Gluten-Free Cocoa Overnight Oats
By the Gluten Free Recipes team ·
A rich and creamy chocolatey breakfast with these no-cook overnight oats. The perfect balance of decadent cocoa and satisfying texture, these oats are a delightful start to any day.
At a glance: This easy breakfast recipe yields 4 servings in about 25 minutes (5 min prep, 20 min cook). It uses 7 ingredients — including certified gluten-free oats, unsweetened cocoa powder, maple syrup or other liquid sweetener — and walks through 4 steps. Updated . Browse more breakfast recipes or return to all gluten-free recipes.
Cross-Contamination Warning for Gluten-Free Cocoa Overnight Oats: When preparing this breakfast recipe, oats are grown in rotation with wheat and frequently processed on shared equipment. Use only certified gluten-free oats (e.g., Bob's Red Mill GF, GF Harvest). Note: 5–10% of people with celiac disease also react to avenin, the protein in oats, even in certified-GF varieties — consult your doctor if you are newly diagnosed. Oat milk is frequently cross-contaminated with gluten unless specifically labelled certified gluten-free (e.g., Oatly GF, Planet Oat GF). Standard oat milk brands are unsafe for celiac disease. In a shared kitchen, avoid porous materials — wooden spoons, wooden cutting boards, and scratched non-stick pans can harbor gluten proteins even after washing. Prefer glass, metal, or silicone tools.

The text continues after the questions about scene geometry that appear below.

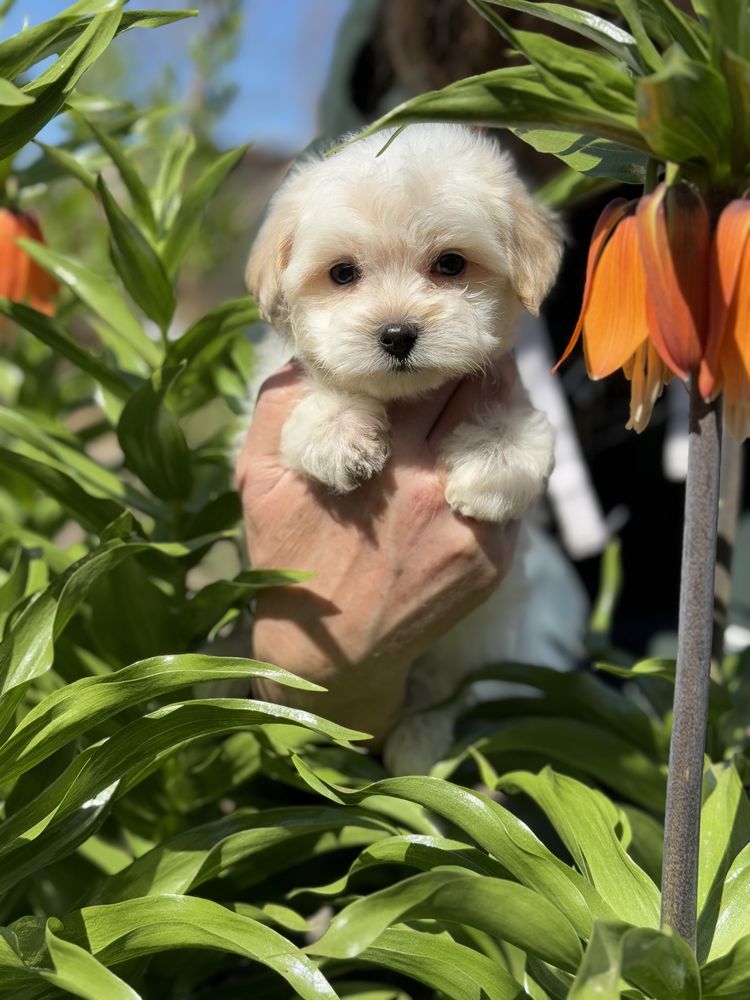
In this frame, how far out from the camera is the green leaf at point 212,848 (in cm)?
88

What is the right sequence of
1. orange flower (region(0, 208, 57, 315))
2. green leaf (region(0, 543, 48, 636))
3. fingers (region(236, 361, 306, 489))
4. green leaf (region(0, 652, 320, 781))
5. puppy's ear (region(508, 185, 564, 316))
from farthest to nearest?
1. orange flower (region(0, 208, 57, 315))
2. fingers (region(236, 361, 306, 489))
3. puppy's ear (region(508, 185, 564, 316))
4. green leaf (region(0, 543, 48, 636))
5. green leaf (region(0, 652, 320, 781))

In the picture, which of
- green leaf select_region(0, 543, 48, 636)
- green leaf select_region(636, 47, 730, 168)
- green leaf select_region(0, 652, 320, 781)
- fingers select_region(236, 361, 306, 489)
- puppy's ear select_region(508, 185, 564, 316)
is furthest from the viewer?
fingers select_region(236, 361, 306, 489)

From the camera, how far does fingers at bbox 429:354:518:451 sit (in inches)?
47.7

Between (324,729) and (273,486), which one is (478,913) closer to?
(324,729)

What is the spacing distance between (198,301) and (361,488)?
552 cm

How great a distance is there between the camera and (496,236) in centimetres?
113

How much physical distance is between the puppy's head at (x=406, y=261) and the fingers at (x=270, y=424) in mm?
71

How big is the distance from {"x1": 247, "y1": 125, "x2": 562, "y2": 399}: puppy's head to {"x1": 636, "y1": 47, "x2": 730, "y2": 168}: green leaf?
471 mm

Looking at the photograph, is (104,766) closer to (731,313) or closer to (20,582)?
(20,582)

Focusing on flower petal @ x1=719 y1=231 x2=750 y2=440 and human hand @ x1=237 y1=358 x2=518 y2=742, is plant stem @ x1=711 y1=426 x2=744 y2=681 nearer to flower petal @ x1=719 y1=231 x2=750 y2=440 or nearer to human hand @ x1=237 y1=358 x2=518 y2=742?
human hand @ x1=237 y1=358 x2=518 y2=742

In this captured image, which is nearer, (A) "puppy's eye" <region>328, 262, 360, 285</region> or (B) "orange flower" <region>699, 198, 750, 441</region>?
(B) "orange flower" <region>699, 198, 750, 441</region>

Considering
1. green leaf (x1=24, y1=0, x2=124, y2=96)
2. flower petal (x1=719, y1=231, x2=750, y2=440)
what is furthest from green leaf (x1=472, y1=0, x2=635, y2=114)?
green leaf (x1=24, y1=0, x2=124, y2=96)

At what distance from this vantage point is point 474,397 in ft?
4.00

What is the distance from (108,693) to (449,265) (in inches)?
23.7
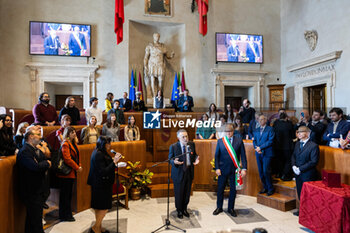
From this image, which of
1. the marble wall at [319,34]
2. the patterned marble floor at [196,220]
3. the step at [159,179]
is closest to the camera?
the patterned marble floor at [196,220]

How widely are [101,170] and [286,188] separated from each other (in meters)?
3.29

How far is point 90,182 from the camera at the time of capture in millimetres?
2934

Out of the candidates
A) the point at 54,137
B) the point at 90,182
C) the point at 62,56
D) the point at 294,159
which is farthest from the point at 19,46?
the point at 294,159

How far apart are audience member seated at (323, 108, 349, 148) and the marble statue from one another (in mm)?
6981

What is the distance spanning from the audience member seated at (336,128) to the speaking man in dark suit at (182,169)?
2.21 m

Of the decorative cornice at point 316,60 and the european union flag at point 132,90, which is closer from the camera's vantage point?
the decorative cornice at point 316,60

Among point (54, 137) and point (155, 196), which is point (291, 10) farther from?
point (54, 137)

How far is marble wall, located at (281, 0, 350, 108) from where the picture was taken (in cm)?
768

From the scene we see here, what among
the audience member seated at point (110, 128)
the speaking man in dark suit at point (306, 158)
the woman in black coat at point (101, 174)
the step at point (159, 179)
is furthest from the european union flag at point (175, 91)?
the woman in black coat at point (101, 174)

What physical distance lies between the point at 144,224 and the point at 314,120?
359 cm

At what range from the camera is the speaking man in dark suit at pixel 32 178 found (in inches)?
104

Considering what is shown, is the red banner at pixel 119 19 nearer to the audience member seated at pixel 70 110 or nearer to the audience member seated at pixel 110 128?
the audience member seated at pixel 70 110

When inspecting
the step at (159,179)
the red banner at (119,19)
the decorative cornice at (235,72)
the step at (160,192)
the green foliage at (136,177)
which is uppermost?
the red banner at (119,19)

Gluten-Free Notes for Gluten-Free Cocoa Overnight Oats: This recipe relies on certified gluten-free oats and other naturally gluten-free ingredients to ensure it's safe for those avoiding gluten-containing grains.
Ingredients
- 2 cups certified gluten-free oats
- 2 tbsp unsweetened cocoa powder
- 2 tbsp maple syrup or other liquid sweetener
- 1 tsp chia seeds
- 1 pinch salt
- 2 cups plant-based milk (almond, soy, or oat)
- 0.5 cup dairy-free yogurt (optional, for extra creaminess)
Instructions
- 1
In a large bowl or individual jars, combine the certified gluten-free oats, unsweetened cocoa powder, maple syrup, chia seeds, and salt. Stir these dry ingredients together thoroughly until the cocoa powder is evenly distributed and there are no clumps.
- 2
Pour in the plant-based milk and add the dairy-free yogurt, if using. Stir everything together until well combined and the mixture is smooth. Ensure all the oats are submerged in the liquid.
- 3
Cover the bowl or jars tightly with lids or plastic wrap. Place the mixture in the refrigerator for at least 6 hours, or preferably overnight, allowing the oats to soften and thicken.
- 4
Before serving, give the overnight oats a good stir. If the mixture is too thick, you can add a splash more plant-based milk to reach your desired consistency. Serve chilled, garnished with fresh berries or a sprinkle of extra cocoa powder.
Nutrition (per serving)
Tips & Notes
- Use certified gluten-free rolled oats — conventional oats are grown and processed alongside wheat and are not safe for celiac.
- Any plant-based milk works here — oat milk (certified GF) gives the richest mouthfeel; almond milk keeps it lighter.
- Greek yogurt adds protein and tang; plain regular yogurt gives a lighter, moister crumb.